Impending U.S. Supreme Court Decision Could Dramatically Effect Employer-Employment Relationship

Posted Wednesday, October 4, 2017 by McKean J. Evans

On October 2, 2017, the U.S. Supreme Court heard argument in three consolidated cases that could significantly alter employment law nationwide. The three cases, Epic Systems Corp. v. Lewis, Ernst & Young LLP v. Morris, and National Labor Relations Board v. Murphy Oil USA, Inc., require the Supreme Court to decide whether employers can force employees to give up their right to sue their employer in court and instead agree to resolve legal disputes in private arbitration. Private arbitration differs from the court system in several important ways. Among other things, individuals’ right to obtain information from the other party is significantly limited, there is virtually no right to an appeal, and individuals cannot proceed as a group in a class or collective action.

Arbitration agreements have gained notoriety in recent years. While the Federal Arbitration Act permitted arbitration agreements since 1925, arbitration was traditionally only used between business entities with relatively equal bargaining power, not between large companies and individuals or small business. That changed with the Supreme Court’s 2011 ruling AT&T Mobility v. Concepcion, which broadly upheld business’ rights to include arbitration agreements in boilerplate “take-it-or-leave-it” contracts offered to individual consumers or small business who lacked the bargaining power to to negotiate. After the Concepcion decision, arbitration agreements became increasingly common in everyday consumer contracts. A 2015 New York Times investigation found consumers were required to agree to forego the court system in favor of private arbitration in industries as varied as credit cards, online dating, telecommunications, health care and education. A report to Congress by the federal Consumer Financial Protection Bureau found that “[t]ens of millions of consumers” were subject to arbitration clauses through their use of financial products or services.

In the three cases currently before the Supreme Court, Epic Systems, Ernst & Young and Murphy Oil each required their employees to sign arbitration agreements as a condition of employment. Each arbitration agreement required the employee to resolve any disputes individually rather than collectively, for instance, through a class action. The workers argued their arbitration agreements violated the federal National Labor Relations Act (“NLRA”), which protects employees’ right to act collectively to challenge their employer.

The Justices’ questions at oral argument underscored the importance of the Court’s decision in the three cases.
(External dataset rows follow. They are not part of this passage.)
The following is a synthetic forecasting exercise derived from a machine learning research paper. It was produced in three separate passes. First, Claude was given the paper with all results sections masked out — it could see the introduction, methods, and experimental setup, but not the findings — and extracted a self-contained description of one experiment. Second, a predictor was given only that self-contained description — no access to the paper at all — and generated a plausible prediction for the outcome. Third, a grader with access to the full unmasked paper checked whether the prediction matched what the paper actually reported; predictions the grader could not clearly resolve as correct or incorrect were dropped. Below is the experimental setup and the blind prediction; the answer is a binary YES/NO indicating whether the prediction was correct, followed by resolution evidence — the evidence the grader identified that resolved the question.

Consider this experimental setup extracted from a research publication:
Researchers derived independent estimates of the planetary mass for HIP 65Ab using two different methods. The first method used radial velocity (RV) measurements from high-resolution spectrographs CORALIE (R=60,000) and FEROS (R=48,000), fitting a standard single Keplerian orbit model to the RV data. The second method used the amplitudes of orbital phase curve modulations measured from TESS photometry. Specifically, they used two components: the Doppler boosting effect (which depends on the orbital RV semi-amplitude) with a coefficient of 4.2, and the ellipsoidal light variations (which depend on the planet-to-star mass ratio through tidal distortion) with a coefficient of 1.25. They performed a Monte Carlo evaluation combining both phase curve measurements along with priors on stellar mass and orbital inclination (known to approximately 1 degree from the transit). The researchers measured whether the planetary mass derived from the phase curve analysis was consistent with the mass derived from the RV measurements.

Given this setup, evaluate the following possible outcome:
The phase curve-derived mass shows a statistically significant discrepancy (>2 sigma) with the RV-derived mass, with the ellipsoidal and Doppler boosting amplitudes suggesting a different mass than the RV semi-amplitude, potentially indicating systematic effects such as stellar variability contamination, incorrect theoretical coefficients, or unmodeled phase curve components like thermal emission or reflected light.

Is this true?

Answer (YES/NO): NO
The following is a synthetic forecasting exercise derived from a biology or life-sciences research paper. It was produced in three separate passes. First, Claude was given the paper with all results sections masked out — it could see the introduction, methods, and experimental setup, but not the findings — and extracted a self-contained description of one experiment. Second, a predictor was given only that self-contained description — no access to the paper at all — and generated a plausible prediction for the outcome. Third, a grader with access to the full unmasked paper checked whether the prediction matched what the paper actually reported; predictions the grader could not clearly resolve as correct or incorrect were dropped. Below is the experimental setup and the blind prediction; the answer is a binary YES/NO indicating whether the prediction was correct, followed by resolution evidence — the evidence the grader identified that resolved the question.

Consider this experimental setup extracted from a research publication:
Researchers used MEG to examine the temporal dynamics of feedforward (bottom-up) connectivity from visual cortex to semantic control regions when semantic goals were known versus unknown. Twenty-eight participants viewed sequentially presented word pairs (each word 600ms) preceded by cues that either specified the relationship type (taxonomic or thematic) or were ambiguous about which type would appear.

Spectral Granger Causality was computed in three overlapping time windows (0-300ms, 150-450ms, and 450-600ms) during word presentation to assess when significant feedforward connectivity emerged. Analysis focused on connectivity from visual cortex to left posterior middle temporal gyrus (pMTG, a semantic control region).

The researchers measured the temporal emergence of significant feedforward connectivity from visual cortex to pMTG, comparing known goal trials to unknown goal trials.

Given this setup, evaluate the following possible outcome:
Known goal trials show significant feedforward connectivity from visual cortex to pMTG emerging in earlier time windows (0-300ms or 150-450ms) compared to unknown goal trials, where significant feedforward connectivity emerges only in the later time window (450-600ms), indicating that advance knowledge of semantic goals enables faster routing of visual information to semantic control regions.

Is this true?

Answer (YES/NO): NO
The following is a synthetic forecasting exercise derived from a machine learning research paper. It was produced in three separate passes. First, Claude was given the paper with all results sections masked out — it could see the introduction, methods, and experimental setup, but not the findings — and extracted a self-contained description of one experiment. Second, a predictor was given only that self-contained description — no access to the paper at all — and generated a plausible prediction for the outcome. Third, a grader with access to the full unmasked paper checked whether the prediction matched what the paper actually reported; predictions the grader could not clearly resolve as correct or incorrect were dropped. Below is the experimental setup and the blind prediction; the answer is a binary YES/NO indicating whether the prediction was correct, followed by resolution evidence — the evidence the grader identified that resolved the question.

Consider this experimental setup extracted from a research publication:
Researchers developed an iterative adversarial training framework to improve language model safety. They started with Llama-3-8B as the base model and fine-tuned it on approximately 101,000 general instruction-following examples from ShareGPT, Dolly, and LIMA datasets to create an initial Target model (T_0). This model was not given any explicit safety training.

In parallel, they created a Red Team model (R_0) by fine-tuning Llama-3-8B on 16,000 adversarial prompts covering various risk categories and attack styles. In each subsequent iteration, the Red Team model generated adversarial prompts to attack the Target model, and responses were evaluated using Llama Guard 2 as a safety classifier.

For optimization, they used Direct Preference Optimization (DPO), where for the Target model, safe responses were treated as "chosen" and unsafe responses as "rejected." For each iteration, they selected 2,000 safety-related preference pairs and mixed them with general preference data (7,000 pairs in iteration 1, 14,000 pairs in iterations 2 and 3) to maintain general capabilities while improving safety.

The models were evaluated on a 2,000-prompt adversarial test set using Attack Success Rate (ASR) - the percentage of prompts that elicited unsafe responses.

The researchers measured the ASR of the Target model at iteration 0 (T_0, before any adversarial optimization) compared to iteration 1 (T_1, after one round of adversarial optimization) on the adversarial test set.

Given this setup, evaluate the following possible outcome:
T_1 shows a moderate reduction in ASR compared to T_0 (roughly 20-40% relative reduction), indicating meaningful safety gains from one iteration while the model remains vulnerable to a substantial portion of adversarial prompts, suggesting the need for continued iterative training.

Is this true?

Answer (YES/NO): NO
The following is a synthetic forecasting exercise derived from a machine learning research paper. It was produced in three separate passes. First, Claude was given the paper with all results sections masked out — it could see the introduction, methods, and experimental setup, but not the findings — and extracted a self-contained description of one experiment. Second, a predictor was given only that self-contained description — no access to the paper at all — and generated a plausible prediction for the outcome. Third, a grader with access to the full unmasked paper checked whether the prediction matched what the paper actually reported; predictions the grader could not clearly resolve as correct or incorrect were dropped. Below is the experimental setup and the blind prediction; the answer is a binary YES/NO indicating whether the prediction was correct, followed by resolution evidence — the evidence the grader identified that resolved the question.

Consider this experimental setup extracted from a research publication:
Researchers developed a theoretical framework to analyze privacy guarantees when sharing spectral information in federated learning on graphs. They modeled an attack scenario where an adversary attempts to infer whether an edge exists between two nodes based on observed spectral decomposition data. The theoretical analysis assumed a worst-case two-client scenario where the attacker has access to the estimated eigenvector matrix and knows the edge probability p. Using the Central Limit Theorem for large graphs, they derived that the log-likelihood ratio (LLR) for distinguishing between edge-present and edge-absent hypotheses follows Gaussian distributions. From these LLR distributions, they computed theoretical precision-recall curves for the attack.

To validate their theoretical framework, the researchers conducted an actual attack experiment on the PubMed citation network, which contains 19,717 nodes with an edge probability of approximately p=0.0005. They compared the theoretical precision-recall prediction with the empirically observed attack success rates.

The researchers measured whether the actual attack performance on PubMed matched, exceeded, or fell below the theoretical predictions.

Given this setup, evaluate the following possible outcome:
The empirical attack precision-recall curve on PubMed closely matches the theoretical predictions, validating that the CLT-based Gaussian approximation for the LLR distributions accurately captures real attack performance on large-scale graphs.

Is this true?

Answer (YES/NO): NO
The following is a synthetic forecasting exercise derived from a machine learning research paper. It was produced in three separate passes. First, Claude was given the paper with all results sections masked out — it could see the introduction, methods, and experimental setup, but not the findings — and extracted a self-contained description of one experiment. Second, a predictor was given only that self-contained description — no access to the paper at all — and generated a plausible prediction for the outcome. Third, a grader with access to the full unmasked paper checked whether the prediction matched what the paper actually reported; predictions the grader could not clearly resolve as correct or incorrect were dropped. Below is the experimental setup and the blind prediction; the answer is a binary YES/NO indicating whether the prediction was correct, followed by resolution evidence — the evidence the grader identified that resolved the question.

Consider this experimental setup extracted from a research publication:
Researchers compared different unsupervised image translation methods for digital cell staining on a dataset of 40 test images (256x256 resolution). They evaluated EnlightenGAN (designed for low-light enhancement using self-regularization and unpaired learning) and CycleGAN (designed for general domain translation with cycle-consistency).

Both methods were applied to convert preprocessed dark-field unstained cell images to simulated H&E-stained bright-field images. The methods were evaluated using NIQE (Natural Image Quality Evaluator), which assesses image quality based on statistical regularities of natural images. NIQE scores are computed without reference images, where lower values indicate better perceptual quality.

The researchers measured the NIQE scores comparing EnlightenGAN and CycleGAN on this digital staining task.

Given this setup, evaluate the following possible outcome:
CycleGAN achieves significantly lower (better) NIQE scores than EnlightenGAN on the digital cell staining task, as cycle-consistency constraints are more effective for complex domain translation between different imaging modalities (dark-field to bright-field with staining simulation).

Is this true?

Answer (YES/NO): YES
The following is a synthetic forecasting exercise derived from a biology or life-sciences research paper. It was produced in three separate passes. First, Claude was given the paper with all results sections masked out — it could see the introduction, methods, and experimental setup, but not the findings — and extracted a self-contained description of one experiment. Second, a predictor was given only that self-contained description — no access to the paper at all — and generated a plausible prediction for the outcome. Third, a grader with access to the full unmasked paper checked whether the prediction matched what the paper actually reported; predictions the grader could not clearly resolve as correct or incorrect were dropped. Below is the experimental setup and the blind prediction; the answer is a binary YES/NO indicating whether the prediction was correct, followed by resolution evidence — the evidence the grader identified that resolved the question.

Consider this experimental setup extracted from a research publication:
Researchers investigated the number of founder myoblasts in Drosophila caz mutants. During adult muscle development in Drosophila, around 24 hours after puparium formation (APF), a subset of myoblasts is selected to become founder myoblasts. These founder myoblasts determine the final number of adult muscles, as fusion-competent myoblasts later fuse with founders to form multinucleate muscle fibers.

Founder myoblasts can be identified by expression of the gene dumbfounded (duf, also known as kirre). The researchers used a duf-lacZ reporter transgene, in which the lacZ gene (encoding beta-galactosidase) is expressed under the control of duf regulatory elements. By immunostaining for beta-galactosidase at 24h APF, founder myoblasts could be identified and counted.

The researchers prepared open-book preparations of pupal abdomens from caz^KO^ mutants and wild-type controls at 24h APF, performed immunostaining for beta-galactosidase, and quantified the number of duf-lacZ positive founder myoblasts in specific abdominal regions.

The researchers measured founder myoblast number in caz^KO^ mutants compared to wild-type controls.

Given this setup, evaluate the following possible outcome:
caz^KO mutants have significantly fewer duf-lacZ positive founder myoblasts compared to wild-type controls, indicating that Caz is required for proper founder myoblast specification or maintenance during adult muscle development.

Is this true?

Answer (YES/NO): YES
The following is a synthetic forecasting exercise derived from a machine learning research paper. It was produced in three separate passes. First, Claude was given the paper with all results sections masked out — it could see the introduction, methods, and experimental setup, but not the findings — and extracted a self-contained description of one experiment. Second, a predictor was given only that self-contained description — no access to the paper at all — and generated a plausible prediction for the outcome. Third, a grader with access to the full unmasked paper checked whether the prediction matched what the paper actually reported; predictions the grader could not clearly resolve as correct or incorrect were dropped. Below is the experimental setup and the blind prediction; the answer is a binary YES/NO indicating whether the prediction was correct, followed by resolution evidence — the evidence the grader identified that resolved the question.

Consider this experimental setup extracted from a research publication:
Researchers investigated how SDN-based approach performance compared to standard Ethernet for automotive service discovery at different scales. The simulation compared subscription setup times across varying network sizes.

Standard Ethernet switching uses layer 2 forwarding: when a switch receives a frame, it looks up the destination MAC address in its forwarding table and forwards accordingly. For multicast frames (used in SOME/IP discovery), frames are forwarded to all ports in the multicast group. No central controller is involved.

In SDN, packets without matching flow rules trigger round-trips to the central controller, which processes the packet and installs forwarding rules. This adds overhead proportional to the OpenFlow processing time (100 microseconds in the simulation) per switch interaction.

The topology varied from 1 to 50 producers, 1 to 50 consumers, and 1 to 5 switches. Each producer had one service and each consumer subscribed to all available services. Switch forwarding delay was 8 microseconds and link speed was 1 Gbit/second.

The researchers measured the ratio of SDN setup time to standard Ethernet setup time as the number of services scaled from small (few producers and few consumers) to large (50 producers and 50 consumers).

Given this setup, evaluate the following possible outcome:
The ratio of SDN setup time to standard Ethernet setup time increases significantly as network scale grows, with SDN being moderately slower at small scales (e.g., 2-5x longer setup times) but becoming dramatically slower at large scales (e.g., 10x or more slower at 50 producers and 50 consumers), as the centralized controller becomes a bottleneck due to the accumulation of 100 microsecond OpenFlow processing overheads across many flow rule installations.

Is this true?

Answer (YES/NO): NO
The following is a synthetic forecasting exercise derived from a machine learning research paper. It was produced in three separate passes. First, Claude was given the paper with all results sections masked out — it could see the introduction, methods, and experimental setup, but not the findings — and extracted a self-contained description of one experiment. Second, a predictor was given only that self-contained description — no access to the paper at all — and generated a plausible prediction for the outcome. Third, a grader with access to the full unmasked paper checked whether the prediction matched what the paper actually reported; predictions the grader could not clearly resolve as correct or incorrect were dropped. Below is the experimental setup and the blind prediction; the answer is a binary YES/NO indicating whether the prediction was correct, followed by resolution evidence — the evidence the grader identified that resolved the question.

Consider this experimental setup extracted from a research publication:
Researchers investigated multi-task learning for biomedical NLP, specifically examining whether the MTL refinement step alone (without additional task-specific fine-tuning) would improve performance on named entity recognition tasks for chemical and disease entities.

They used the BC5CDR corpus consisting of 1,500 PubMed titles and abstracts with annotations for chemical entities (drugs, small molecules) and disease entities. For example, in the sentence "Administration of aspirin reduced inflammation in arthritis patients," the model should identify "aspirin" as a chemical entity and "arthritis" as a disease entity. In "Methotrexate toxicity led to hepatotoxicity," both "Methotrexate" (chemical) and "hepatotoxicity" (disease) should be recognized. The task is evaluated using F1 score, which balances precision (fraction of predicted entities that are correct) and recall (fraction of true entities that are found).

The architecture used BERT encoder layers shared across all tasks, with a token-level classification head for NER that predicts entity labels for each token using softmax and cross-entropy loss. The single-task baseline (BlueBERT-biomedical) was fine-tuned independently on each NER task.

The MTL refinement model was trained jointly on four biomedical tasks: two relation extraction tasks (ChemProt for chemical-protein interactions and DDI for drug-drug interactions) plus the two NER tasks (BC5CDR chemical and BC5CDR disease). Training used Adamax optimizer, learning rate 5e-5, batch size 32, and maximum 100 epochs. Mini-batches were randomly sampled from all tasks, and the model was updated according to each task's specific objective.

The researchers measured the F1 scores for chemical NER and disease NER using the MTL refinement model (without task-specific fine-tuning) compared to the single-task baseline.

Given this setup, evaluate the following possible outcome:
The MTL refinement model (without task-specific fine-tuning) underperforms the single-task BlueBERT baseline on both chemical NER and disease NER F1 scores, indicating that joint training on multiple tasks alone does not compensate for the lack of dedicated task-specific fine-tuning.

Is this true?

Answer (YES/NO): YES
Justice Stephen Breyer noted that the NLRA right to collective employment action was a key part of employment reforms undertaken in the 1940’s, and that a ruling allowing employers to require employees to arbitrate disputes individually risked “undermining and changing radically” the labor laws that are the “entire heart of the New Deal.” Justice Ginsburg opined that arbitration seemed inconsistent with the NLRA’s purpose of putting employees on equal footing with their employer. On the other hand, Chief Justice John Roberts observed that a decision striking down the arbitration agreements in these cases would invalidate similar employment agreements covering 25 million people, a step some justices seemed reluctant to take.

Now that the case has been argued, a decision is likely sometime in the coming months.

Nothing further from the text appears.